### Task instructions
Select all lines holding the word "Roseobacter" from the entries that follow.

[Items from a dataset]

• • •

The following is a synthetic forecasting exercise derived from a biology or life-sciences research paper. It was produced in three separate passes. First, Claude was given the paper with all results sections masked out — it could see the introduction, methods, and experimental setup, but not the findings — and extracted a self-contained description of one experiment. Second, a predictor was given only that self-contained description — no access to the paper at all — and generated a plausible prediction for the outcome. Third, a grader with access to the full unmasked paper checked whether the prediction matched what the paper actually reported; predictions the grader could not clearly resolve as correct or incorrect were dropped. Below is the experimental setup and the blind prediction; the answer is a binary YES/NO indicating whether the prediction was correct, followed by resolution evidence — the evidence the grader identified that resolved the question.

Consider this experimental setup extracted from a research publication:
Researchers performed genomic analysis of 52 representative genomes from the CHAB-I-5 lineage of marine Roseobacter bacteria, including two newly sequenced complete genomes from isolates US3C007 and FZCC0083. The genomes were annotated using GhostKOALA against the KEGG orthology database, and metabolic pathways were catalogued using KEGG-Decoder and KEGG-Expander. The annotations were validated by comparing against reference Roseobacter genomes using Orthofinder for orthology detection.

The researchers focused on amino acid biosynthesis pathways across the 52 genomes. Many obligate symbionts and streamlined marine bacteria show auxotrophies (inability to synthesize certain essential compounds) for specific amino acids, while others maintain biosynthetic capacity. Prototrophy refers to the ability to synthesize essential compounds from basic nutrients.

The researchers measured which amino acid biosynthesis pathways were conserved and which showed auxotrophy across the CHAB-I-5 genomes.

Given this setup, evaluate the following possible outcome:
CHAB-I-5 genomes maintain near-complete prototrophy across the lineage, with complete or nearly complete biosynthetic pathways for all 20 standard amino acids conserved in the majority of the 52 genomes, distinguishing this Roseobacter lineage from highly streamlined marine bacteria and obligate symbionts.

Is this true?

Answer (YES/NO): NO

• • •

### Response for this exercise
Researchers performed genomic analysis of 52 representative genomes from the CHAB-I-5 lineage of marine Roseobacter bacteria, including two newly sequenced complete genomes from isolates US3C007 and FZCC0083. The genomes were annotated using GhostKOALA against the KEGG orthology database, and metabolic pathways were catalogued using KEGG-Decoder and KEGG-Expander. The annotations were validated by comparing against reference Roseobacter genomes using Orthofinder for orthology detection.
CHAB-I-5 genomes maintain near-complete prototrophy across the lineage, with complete or nearly complete biosynthetic pathways for all 20 standard amino acids conserved in the majority of the 52 genomes, distinguishing this Roseobacter lineage from highly streamlined marine bacteria and obligate symbionts.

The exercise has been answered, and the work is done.